Mice were exposed to 2.5% DSS (MW 36,000–50,000, MP Biomedicals) prepared in autoclaved drinking water for five days, after which they were provided DSS-free drinking water for 13 days. On day 12, 16.7% of mice (20 of 120) whose body weight returned to the same level as on day 1 (the change of body weight was less than 0.5 g) and exhibited an DAI of 0 or 1.00, were used as “well-recovered” mice. To identify which fecal miRNAs were affected during DSS-induced colitis and the recovery phase, we performed small RNA sequencing in feces obtained from well-recovered mice on days 0, 5, and 12 of the treatment regimen.
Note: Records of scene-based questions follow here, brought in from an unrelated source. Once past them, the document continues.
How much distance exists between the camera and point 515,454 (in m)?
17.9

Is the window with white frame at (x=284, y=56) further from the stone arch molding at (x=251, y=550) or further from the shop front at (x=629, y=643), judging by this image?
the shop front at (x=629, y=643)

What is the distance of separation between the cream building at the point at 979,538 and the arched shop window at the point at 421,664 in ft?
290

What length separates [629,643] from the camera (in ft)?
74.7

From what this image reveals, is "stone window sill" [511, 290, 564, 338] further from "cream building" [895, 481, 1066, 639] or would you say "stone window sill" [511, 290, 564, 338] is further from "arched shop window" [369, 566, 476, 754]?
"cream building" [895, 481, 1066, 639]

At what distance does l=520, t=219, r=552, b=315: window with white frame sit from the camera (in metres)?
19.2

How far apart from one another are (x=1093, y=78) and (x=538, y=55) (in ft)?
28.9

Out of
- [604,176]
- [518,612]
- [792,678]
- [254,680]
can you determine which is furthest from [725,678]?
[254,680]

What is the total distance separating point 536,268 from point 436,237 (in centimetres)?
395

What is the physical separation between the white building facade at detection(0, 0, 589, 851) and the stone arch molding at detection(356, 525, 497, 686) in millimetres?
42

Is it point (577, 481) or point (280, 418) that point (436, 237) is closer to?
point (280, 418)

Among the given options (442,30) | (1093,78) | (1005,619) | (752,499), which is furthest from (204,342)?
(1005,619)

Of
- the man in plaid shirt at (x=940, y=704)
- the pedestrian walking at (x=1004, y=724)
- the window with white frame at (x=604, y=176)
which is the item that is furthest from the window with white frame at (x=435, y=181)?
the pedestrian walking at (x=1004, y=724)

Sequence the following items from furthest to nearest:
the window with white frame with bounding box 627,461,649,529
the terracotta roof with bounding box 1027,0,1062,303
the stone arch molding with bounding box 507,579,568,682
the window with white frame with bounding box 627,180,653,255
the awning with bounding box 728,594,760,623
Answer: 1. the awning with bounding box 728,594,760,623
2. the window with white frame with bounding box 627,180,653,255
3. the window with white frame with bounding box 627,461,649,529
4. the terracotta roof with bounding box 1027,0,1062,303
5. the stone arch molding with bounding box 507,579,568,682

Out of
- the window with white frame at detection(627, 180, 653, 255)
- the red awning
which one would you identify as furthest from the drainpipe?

Overall design: Fecal miRNA profiles of mice before inflammation (n=4), acute inflammatory phase (n=3), and the recovery phase (n=4) were generated by Small RNA Sequencing

将小鼠暴露于2.5%葡聚糖硫酸钠（Dextran Sulfate Sodium, DSS）配制的高压灭菌饮用水中，该DSS分子量为36000~50000，购自MP Biomedicals公司，持续造模5天；随后更换为不含DSS的饮用水，继续饲养13天。在造模第12天时，选取体重恢复至第1天基线水平（体重变化量小于0.5g）且疾病活动指数（Disease Activity Index, DAI）为0或1.00的小鼠（120只中共计20只），作为“完全恢复”小鼠。为探究DSS诱导结肠炎及恢复阶段中粪便microRNA（miRNA）的表达变化，我们对该治疗方案第0、5、12天的完全恢复小鼠的粪便样本进行了小RNA测序。实验设计概况：通过小RNA测序获得了炎症前（n=4）、急性炎症期（n=3）及恢复阶段（n=4）小鼠的粪便miRNA表达谱。